**** Belge alıntısı

Manifestörü harekete geçirmek için ona soru sormuyorsun, ona emretmiyorsun, onu bilgilendiriyorsun. Onunla paylaşıyorsun. Yansız, tarafsız, her hangi bir ağırlık taşımayan bir paylaşımla. Bir Manifestör diğer tiplerle başarılı bir etkileşim deneyimlemek istiyorsa, onlara kendisiyle nasıl iletişime geçmeleri gerektiğini anlatmalıdır. (…) Bize biri emir vererek veya soru sorarak iletişime geçildiğinde, biz Manifestörlerden çok az doğal bir tepki alınır. Bence bu sebeple Manifestör olan çocukların sorunları öz olmayan bu düzende çok olabiliyor. Kimyasal olarak bir öfkelenme hali meydana geliyor. (Çocuk veya yetişkin) Bir Manifestöre, herhangi bir şey yapması için soru sorduğunda, kimyasal olarak öfke salgılanıyor.’ Ra Uru Hu

Bu öfke ile ‘baş etmek’ adına Manifestör zamanla farklı, zihinsel savunma mekanizmaları geliştirecektir. Bazıları, pasif kalmaya koşullanıp, öfkelerini bastırarak yaşamaya çalışıp da kendi kendini (bedenini) hasta eden bireylere dönüşürken bazıları da aşırı başına buyruk ve asi tavırlar sergilemeyi, tetiklenen öfkeleriyle baş etme mekanizması olarak kendilerine seçeceklerdir. Her iki durum Manifestörün kendini daha da yalnız hissetmesine sebep olacaktır …

Öz olmayan bu düzende Jeneratörler, özellikle de manifeste eden Jeneratörler, Manifestör olmaya çalışıyor ve Manifestörler ise Jeneratör olmaya koşullanıyor.

Süreçleri başlatma ve tezahür gücünü gerçek anlamda keşfettiği an, Manifestör, onun yol işareti olan içsel huzuru yavaş ama sağlam adımlarla deneyimlemeye başlar. İngilizcede kullanılan bir tabir vardır. ‘Go getter’ olmak … yani tuttuğunu koparan olmak. Sözlüğe yazdığımda karşıma şöyle bir liste çıkıyor: becerikli kişi; adam olacak çocuk; atılgan; parlak; vs. 7 merkezli olma haline sıkıca tutunan, öz olmayan bu düzenin asırlardır yüceleştirdiği bir sanı bu. Dolayısıyla Jeneratörün en yüksek oranda mevcut olduğu bu düzende, kollektif olarak sürekli bir şeylerin peşinden koşmaya, süreçleri başlatan olmaya koşullanıyoruz.

Manifestör olmaya çalışıyor herkes! Ve böylece hak ettiği hayatı kaçırıyor … bir takım şeyleri gerçek anlamda hayata geçirme enerjisi olan Manifestörlerimizin de önüne çıkmaya çalışıyoruz. Ne komik bir paradoks, öyle değil mi?! Halbuki insanlığın sadece yüzde 9.73’ü başlatan olmak için burada. Diğerleri, HAYATIN onlara ULAŞMASINI BEKLEMEK için burada.

********
**** Verilen kayıtlar

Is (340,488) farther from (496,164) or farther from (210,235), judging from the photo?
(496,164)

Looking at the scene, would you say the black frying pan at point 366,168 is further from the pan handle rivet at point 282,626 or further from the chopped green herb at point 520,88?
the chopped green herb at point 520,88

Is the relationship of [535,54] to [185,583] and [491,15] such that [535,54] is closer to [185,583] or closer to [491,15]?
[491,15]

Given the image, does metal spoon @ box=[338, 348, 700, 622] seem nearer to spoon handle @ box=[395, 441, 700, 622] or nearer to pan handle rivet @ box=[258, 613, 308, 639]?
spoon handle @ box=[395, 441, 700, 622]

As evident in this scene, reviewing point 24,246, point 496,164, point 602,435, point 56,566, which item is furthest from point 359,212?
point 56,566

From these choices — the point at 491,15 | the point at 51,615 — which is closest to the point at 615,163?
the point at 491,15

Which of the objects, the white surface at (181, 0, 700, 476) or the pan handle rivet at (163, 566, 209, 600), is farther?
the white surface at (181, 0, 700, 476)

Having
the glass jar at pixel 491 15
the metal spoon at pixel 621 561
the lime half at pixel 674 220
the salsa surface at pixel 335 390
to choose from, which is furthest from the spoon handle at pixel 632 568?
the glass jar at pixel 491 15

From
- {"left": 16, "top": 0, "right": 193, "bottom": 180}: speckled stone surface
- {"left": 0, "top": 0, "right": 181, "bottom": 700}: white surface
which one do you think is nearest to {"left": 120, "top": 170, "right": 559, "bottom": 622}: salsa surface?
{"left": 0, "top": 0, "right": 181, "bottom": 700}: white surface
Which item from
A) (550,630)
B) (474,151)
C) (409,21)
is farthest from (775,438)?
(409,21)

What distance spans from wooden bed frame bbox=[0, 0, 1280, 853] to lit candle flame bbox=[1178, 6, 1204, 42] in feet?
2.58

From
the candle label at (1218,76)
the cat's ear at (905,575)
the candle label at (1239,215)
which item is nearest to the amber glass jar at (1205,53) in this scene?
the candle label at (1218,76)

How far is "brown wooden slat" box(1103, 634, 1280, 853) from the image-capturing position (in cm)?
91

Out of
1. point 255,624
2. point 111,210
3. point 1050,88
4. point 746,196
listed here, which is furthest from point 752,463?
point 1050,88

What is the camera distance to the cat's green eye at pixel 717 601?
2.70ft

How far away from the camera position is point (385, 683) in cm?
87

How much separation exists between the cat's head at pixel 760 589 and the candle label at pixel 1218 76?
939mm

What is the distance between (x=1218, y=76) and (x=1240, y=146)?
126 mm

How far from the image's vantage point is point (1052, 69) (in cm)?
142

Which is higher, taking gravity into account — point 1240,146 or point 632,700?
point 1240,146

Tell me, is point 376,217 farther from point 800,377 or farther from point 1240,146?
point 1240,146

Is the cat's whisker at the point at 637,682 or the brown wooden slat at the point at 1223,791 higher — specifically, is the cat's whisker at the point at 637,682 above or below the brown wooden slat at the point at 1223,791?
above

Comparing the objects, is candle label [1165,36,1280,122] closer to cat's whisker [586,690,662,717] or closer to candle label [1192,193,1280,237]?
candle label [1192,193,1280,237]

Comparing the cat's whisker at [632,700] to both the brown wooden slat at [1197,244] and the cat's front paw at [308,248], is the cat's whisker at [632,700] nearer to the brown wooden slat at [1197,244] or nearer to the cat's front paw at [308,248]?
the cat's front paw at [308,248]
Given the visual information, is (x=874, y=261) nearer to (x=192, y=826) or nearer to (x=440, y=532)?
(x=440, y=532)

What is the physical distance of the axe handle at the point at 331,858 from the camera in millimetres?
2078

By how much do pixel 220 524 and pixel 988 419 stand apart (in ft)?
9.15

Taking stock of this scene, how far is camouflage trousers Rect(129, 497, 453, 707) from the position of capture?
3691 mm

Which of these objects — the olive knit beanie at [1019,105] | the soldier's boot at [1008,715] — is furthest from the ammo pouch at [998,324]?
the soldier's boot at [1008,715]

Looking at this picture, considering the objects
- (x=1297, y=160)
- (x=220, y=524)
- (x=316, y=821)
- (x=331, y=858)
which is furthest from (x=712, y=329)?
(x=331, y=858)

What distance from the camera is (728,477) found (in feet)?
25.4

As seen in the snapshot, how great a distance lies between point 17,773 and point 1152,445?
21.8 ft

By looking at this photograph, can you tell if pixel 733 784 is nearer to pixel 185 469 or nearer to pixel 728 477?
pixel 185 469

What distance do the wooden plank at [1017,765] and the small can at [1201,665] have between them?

********

* Yapılacak işler *
• A. Manifestörler hakkındaki metinde “Bu öfke ile” sözleriyle başlayan paragrafı, ana bilgilerini koruyarak madde işaretli bir liste biçiminde yeniden yazın.
• B. Manifestörler hakkındaki metinden bir bölümü olduğu gibi aktarın: “Manifestör olmaya çalışıyor herkes!” sözlerinin geçtiği yerden başlayın, “BEKLEMEK için burada.” sözlerinden sonra durun.
Bu materyal, metinden ayrı ve bağımsız bir içeriktir.

* Görev yanıtları *
• A.
- Manifestör, bu öfkeyle baş etmek için zamanla farklı zihinsel savunma mekanizmaları geliştirir.
- Bazı Manifestörler pasif kalmaya koşullanır, öfkelerini bastırarak yaşamaya çalışır ve kendi bedenlerini hasta eden bireylere dönüşür.
- Bazıları ise tetiklenen öfkeleriyle baş etme yolu olarak aşırı başına buyruk ve asi tavırlar sergilemeyi seçer.
- Her iki durum da Manifestörün kendini daha da yalnız hissetmesine yol açar.

• B.
Manifestör olmaya çalışıyor herkes! Ve böylece hak ettiği hayatı kaçırıyor … bir takım şeyleri gerçek anlamda hayata geçirme enerjisi olan Manifestörlerimizin de önüne çıkmaya çalışıyoruz. Ne komik bir paradoks, öyle değil mi?! Halbuki insanlığın sadece yüzde 9.73’ü başlatan olmak için burada. Diğerleri, HAYATIN onlara ULAŞMASINI BEKLEMEK için burada.